洋服もハマると、ダルクオーレやパニコ、チャルディやセミナーラぐらいのスミズーラでないと感じがしなくなります。ですがピノノワールみたいなもので、当たればテスラの加速のようにぶっ飛べる反面、残念ながらハズすことも少なからずや。一度知ってしまうともう戻れない、「知らないほうが幸せ」の世界であります。

「知らない」方の世界でいえば、コストパフォーマンスはゼニアで、ゼニアでいいではなくゼニアがいいというアレです。

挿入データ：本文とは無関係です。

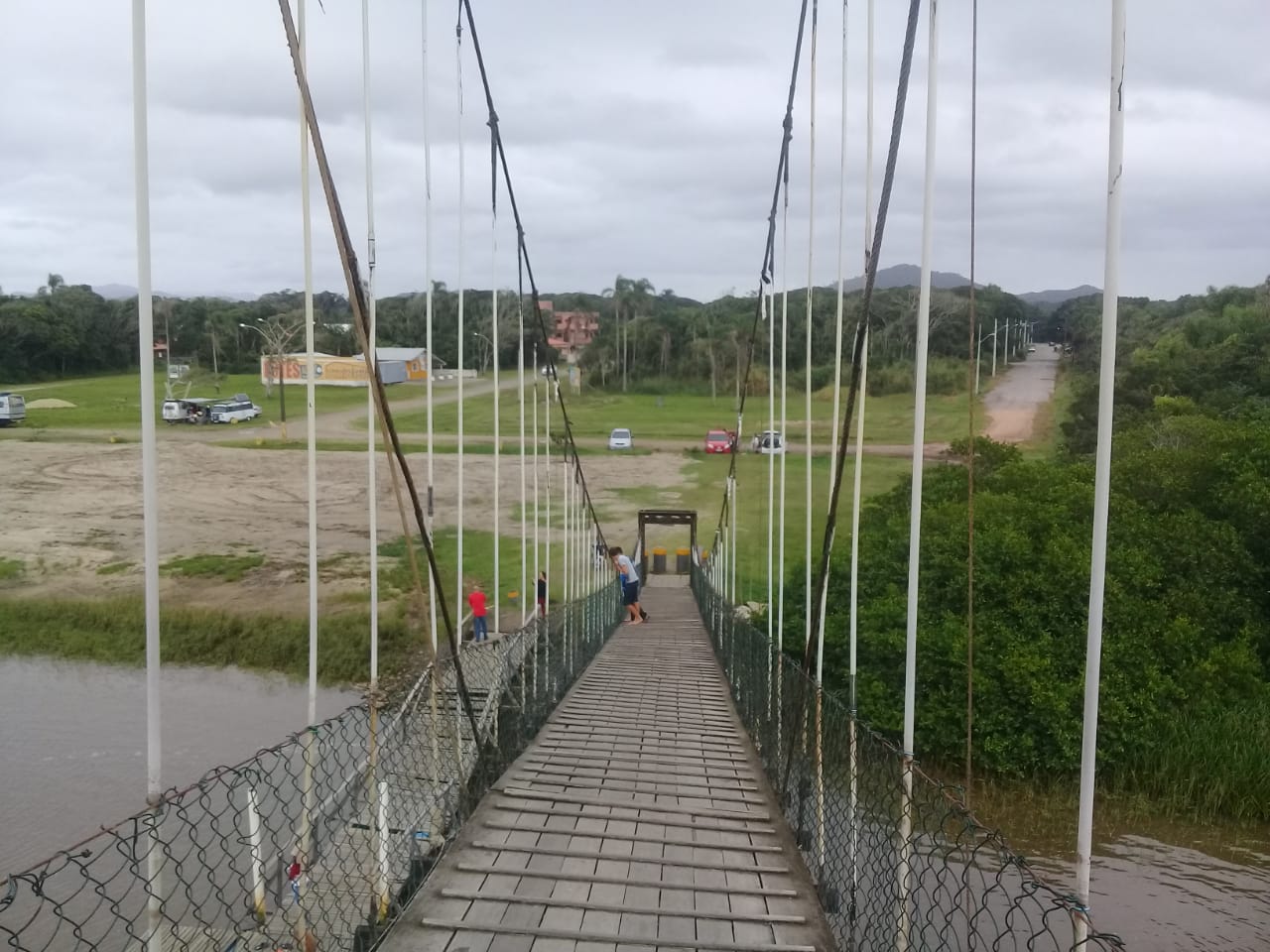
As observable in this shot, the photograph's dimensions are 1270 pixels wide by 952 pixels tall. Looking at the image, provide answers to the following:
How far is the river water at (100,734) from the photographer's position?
8.35 m

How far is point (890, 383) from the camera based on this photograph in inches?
885

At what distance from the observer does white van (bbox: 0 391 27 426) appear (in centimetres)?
2803

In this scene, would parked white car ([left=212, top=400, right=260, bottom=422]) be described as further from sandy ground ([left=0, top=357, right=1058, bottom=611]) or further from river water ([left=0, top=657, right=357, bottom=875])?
river water ([left=0, top=657, right=357, bottom=875])

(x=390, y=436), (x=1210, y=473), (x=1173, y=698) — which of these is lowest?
(x=1173, y=698)

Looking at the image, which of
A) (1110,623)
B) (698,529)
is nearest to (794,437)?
(698,529)

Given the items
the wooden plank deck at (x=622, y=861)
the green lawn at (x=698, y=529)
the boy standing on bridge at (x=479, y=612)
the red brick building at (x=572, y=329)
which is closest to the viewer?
the wooden plank deck at (x=622, y=861)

ですが洋服ジャンキーにとっては、結構気恥ずかしかったり、「なんで俺がゼニア」と悶々としたりで、それでも社会復帰を目指し頑張って着ても、時々は相手がジャンキーで「なんだ、ゼニアか」と思われたりすると結構落ち込むので、世の中、どうでもいいところ、細かいところでなかなかままにならず、悩みは尽きません。

これがブルネロクチネリであればいかがでしょうか。好感度、知名度ともにゼニアよりは2ノッチ上、女性からの評価は上がること間違いなしですし、ジャンキーは直接絡めず、手を出せない領域(街の不良も「あいつはやめとけ」みたいな)なので安心して羽織れます。

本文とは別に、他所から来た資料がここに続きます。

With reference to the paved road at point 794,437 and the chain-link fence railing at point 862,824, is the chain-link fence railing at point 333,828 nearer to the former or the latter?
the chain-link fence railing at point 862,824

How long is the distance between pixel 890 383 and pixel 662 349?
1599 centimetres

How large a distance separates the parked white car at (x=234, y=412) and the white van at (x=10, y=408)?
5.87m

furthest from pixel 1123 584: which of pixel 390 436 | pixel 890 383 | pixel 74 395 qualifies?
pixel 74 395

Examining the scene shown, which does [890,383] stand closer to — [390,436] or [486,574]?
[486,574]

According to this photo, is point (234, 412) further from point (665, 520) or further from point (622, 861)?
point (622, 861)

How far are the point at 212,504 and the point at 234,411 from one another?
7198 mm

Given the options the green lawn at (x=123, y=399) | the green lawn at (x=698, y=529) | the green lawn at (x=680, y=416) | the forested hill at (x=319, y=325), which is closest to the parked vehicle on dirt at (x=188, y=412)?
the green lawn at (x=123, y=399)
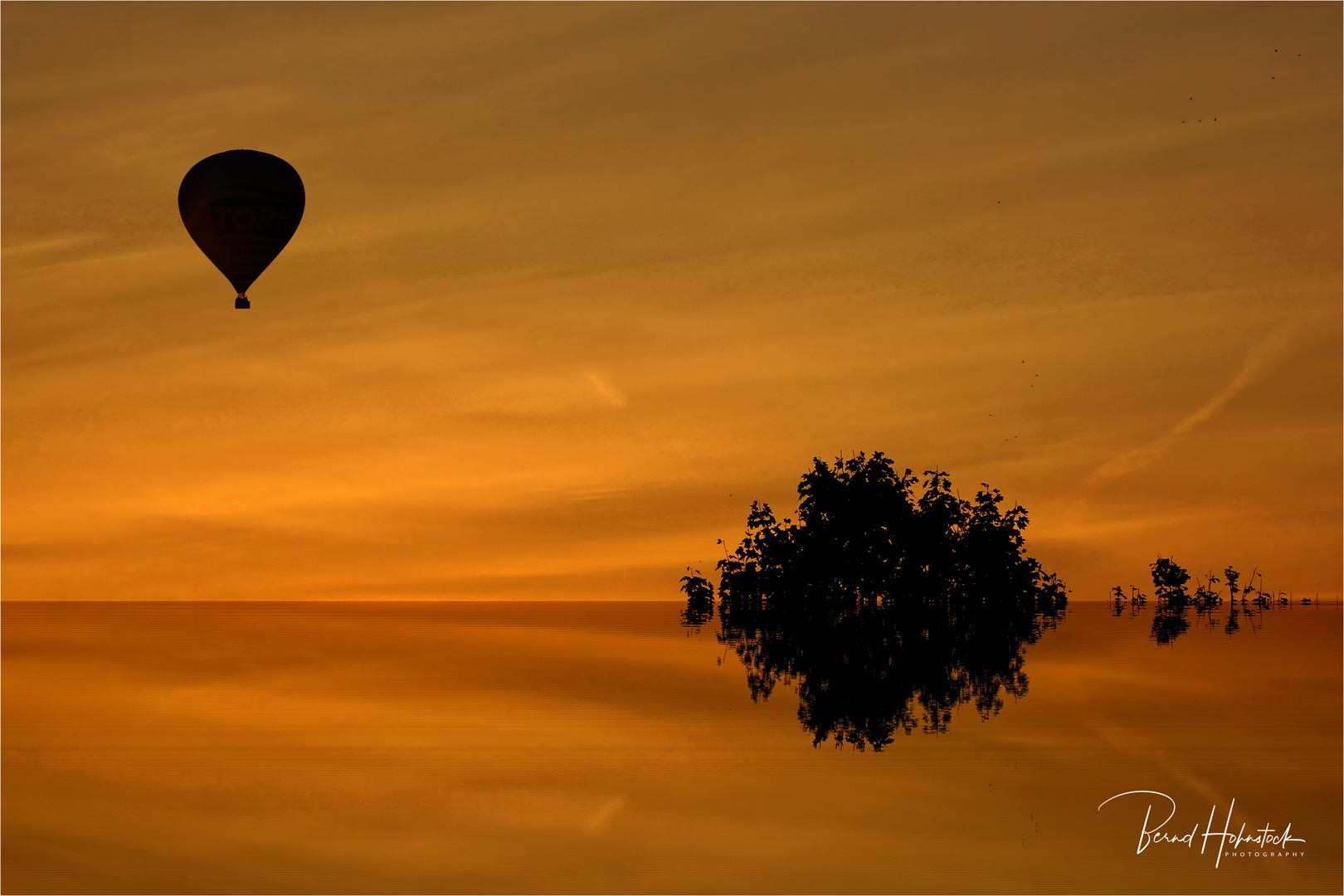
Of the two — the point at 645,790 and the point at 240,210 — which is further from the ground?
the point at 240,210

名前を聞いただけでブルジョワな響きがあります。店構えもなんか違います。キトンやブリオーニについて否定的なコメントを聞くことはありますが、ブルネロクチネリの否定的なコメントはあまり聞きません。好感度は断トツでナンバーワン、アースカラーのグランディーションを普段着としてさりげなく着れば、朝のコーヒー、冬の浜辺、夕方の焚火、夜の読書等、ちょっとした生活シーンを一段上げてくれる感じです。

お約束のカシミアだと、その高級さからやり過ぎ感が出てしまい、人によっては嫌味になります。むしろ通常のウール素材が最強で、一見何の変哲もないようで、滲み出る素材の高級感と優しいシルエットがどこか上品な雰囲気をお膳立てしてくれ、ジャケットを脱ぐときに見えるそのブルネロのタグが、襟を立てたときに見えるそのブルネロの刺繍が、ダメを押してくれます。恋も仕事も、もううまくいくしかありません。

エルメスやキトンのタグより、こちらのほうがデキる選択ですね。チャンスがあれば長く着れるシンプルな物を、できればユーズドではなく未使用新品で手に入れてください。